Two, the inefficiency at all the ports is so enormous, especially at the seaports. The Nigeria Customs Service is a headache for importers. Their charges are enormous and throw importers into financial dilemma. That is why many manufacturers abandon their raw materials at the ports. I will advise that the Customs should rather emphasize trade facilitation instead of revenue generation. I know that government needs revenue, but we should not make all the agencies to be about revenue generation. So that companies can pay tax, create jobs, and remove unemployment. Hence, the government should look at it, and see how it can help the manufacturing sector to come back to business.

I’ll also advise giving priority to manufacturers for forex. In the course of the pandemic, there was a crisis in the international oil market and since our total revenue depends on the sale of oil, that has affected our inflow of forex. So we don’t have forex, and manufacturers need forex to import raw materials. We want the government to re-enact what it did during the 2016 recession when the oil price dropped drastically. The government created a sectoral allocation where manufacturers were allotted forex. They should also try to apply the same at this time to aid manufacturers.

You were once reported to have said that Nigeria was not previously prepared for the initial kick-off of AfCFTA. Please elaborate on this.

The major challenge that Nigeria has is the supply chain constraints, in the sense that our economy is a high-cost production economy because of the infrastructure deficiencies. Our ports are inefficient, it takes a longer time to take your consignment out; our road network is nothing to write home about; the railways are not there, and we have to understand that some African countries we are competing with have these facilities as a basic. Their railways are already there to move things from the inner parts to the ports, but we don’t have such here. These other African countries enjoy 24 hours of electricity at the right quality and price, but what do we have here? The power outages are so much, so we have all these infrastructural challenges.

So with the extension, we believe the government should be able to do something and make these inefficient factors to be a bit more efficient, so that when AFCFTA takes off, we can also take advantage of it and reap the benefits.

But how positive are you that these infrastructural deficits would be addressed within these few months? For example, the issue of power supply has lingered for decades yet no government has found solutions. How possible do you think that these would be straightened-out in a few months?

It’s not that all these would be there in five months. But we hope that by then the efforts the government is already making to get these things improved would begin yielding results. The government has made moves like the agreement with Siemens to generate power, the railway projects and some other initiatives. We assume that these projects would help our readiness. However, with what is on ground at present, I don’t think we’ll still be ready to compete with other countries in 2021.

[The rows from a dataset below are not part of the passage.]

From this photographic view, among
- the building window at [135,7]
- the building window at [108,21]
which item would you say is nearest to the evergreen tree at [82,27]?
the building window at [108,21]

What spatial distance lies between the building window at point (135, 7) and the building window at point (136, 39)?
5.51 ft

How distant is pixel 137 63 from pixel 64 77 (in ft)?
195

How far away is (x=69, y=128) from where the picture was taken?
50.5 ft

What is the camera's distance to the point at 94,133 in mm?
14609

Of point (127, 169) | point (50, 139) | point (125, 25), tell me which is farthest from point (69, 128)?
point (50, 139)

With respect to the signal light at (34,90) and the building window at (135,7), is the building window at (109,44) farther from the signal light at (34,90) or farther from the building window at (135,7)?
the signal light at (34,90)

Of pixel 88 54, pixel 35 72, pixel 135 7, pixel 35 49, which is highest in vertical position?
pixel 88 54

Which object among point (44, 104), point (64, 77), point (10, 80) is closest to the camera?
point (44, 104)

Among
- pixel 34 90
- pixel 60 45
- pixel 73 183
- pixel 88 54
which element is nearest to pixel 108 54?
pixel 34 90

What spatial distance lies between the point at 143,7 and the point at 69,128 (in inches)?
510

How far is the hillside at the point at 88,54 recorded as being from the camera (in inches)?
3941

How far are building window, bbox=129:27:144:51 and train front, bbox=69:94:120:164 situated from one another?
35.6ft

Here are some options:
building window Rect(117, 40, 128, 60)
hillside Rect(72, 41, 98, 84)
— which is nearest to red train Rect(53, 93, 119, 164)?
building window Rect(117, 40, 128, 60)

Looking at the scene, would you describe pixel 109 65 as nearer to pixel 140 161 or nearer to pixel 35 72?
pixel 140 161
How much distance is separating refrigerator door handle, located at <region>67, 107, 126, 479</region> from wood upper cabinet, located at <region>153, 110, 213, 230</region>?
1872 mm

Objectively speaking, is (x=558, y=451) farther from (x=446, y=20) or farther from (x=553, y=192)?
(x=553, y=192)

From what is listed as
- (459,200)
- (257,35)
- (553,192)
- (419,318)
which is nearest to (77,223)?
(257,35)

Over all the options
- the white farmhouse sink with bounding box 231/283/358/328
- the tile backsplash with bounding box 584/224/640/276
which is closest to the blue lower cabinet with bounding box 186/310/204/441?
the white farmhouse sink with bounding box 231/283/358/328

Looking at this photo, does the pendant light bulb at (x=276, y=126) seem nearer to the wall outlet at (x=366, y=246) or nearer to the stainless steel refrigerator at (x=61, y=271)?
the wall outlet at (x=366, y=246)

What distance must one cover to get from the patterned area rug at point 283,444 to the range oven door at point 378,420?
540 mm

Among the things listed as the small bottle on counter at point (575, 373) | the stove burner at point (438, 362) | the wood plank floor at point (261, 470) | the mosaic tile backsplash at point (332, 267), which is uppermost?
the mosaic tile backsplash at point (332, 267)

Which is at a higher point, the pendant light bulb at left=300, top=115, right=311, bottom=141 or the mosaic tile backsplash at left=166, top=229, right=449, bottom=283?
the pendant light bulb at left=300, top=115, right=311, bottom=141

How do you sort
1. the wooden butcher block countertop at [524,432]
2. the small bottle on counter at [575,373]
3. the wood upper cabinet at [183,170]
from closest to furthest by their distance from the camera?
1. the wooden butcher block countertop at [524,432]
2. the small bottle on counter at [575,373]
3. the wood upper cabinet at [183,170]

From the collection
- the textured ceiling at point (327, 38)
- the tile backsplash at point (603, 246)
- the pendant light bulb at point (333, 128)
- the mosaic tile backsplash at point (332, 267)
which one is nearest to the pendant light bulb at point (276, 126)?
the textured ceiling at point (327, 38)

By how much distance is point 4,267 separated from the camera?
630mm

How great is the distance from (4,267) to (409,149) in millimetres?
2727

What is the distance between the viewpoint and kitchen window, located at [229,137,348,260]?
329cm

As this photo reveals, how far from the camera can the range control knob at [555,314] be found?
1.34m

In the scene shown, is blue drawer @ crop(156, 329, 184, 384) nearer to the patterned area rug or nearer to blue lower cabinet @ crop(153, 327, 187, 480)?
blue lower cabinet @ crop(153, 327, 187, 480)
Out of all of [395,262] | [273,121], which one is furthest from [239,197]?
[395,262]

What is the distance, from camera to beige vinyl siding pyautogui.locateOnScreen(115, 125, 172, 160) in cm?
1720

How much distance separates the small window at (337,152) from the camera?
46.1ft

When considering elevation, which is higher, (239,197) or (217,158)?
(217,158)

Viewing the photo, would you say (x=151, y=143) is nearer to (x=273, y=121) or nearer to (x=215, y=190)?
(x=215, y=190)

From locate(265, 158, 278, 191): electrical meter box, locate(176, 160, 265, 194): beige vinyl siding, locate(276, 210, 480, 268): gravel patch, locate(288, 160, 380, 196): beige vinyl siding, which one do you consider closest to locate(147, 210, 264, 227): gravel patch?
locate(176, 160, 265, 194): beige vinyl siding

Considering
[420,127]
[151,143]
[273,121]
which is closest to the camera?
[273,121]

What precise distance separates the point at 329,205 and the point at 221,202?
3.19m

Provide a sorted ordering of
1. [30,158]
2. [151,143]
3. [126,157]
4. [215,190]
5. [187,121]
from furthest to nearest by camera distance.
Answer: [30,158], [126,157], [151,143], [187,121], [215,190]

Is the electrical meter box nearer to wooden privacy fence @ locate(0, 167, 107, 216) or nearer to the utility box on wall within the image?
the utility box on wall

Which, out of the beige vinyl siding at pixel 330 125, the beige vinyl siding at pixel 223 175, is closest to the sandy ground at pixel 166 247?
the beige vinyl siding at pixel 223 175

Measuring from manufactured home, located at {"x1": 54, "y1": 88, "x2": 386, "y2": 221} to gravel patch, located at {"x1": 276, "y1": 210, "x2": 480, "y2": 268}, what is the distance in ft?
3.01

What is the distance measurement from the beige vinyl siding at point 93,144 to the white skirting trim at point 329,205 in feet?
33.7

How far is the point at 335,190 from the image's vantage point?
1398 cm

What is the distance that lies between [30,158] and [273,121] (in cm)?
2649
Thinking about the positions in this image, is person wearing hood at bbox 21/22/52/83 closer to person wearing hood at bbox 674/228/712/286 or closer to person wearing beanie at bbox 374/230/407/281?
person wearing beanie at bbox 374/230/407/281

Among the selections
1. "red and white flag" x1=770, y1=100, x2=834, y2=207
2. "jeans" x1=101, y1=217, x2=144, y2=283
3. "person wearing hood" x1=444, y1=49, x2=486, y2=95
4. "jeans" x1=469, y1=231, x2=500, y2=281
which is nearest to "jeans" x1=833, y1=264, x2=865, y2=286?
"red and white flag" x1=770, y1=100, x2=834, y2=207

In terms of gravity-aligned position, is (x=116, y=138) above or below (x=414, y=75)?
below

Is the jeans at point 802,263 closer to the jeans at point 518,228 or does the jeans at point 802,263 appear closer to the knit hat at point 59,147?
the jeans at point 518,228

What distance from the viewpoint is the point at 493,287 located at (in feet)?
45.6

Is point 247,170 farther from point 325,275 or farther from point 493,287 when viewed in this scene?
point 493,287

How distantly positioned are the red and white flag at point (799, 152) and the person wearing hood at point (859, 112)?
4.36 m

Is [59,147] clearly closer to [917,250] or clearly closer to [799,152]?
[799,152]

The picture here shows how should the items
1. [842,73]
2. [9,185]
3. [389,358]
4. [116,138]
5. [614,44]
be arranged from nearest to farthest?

With all the purported benefits of the AfCFTA, don’t you think Africa’s major trading partners like the European Union (EU) and China would feel sidelined?

No. The fact is that they are not being threatened, but rather they are encouraged to come to Africa, invest, and take advantage of the trade agreement. AfCFTA is to encourage our trading partners to bring investments to Africa instead of using it as a dumping ground. They should set up their plants and move in their goods within Africa thereby creating jobs and wealth for Africans.

Yes, I agree with you that some of them may not like the AfCFTA to function, but the EU is in support of the union. EU has invested so much in the African Union and in this process; they support the agreement and have invested so much in it. I see the agreement as a backdoor introduction of the Economic Partnership Agreement (EPA) that the EU wanted to sign with Africa that couldn’t work because Nigeria refused to be part of the process. EU has a neighbour in northern Africa so I think their intention is to use that link they have with North Africa to be able to get their consignments/ products moved within Africa. And that’s why we are insisting that safeguard measures and Rule of Origin have to be agreed on before we go deeply into this agreement.